*Source text*.
◆ ◆ ◆ ◆ ◆

Leadership
- President of the Senate:: George Nigh (D)
- President Pro Tem of the Senate:: Clem McSpadden (D)
- Speaker of the House:: Rex Privett (D)
- Term:: January 7, 1967 – January 7, 1969
- Composition:: Senate 39 9 House 76 23

= 31st Oklahoma Legislature =

The Thirty-first Oklahoma Legislature was a meeting of the legislative branch of the government of Oklahoma, composed of the Senate and the House of Representatives. It met in Oklahoma City from January 7, 1967, to January 7, 1969, during the term of Governor Dewey Bartlett. This was the first Oklahoma state legislature that met under new requirements approved by voters in 1966 that the legislature hold annual, 90-day legislative sessions.

Clem McSpadden served as the President pro tempore of the Oklahoma Senate and Rex Privett served as the Speaker of the Oklahoma House of Representatives.

◆ ◆ ◆ ◆ ◆

*Data provided*.
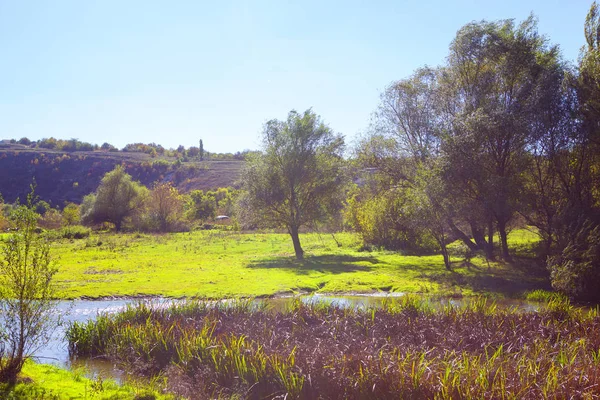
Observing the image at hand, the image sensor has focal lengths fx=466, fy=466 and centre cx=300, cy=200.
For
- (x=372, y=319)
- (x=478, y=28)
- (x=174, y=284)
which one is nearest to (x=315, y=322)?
(x=372, y=319)

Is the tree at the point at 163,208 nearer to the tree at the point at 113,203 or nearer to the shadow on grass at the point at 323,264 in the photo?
the tree at the point at 113,203

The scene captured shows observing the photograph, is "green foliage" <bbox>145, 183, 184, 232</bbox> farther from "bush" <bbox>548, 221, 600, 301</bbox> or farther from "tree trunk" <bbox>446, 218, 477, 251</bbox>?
"bush" <bbox>548, 221, 600, 301</bbox>

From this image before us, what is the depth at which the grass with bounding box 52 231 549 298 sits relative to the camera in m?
20.9

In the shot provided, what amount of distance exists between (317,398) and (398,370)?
1597mm

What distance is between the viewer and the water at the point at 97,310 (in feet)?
38.2

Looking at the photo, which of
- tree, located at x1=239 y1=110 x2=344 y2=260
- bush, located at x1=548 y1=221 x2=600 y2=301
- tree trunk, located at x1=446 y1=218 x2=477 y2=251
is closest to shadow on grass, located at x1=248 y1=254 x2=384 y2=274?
tree, located at x1=239 y1=110 x2=344 y2=260

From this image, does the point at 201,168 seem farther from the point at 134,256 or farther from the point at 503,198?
the point at 503,198

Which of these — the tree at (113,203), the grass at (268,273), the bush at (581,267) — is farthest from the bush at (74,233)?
the bush at (581,267)

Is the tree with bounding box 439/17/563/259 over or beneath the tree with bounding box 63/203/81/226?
over

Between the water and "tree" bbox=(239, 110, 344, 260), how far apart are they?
13294 millimetres

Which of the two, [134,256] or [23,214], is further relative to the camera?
[134,256]

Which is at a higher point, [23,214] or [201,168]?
[201,168]

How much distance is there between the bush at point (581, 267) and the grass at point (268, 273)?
2.54m

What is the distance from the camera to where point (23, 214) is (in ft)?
33.1
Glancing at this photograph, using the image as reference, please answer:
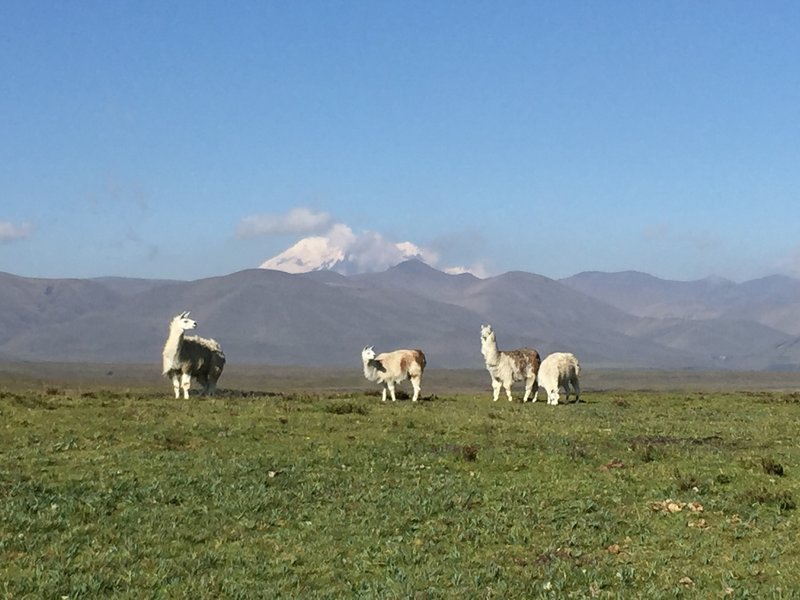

◆ ◆ ◆ ◆ ◆

*What you will do*.
A - In the passage on the 31st Oklahoma Legislature, who was governor while the legislature met?
B - In the passage on the 31st Oklahoma Legislature, rewrite the portion starting at "- President Pro" and ending at "Oklahoma House of Representatives.", changing "90-day" to "60-day".

*Exercise answers*.
A - Dewey Bartlett

B -
- President Pro Tem of the Senate:: Clem McSpadden (D)
- Speaker of the House:: Rex Privett (D)
- Term:: January 7, 1967 – January 7, 1969
- Composition:: Senate 39 9 House 76 23

= 31st Oklahoma Legislature =

The Thirty-first Oklahoma Legislature was a meeting of the legislative branch of the government of Oklahoma, composed of the Senate and the House of Representatives. It met in Oklahoma City from January 7, 1967, to January 7, 1969, during the term of Governor Dewey Bartlett. This was the first Oklahoma state legislature that met under new requirements approved by voters in 1966 that the legislature hold annual, 60-day legislative sessions.

Clem McSpadden served as the President pro tempore of the Oklahoma Senate and Rex Privett served as the Speaker of the Oklahoma House of Representatives.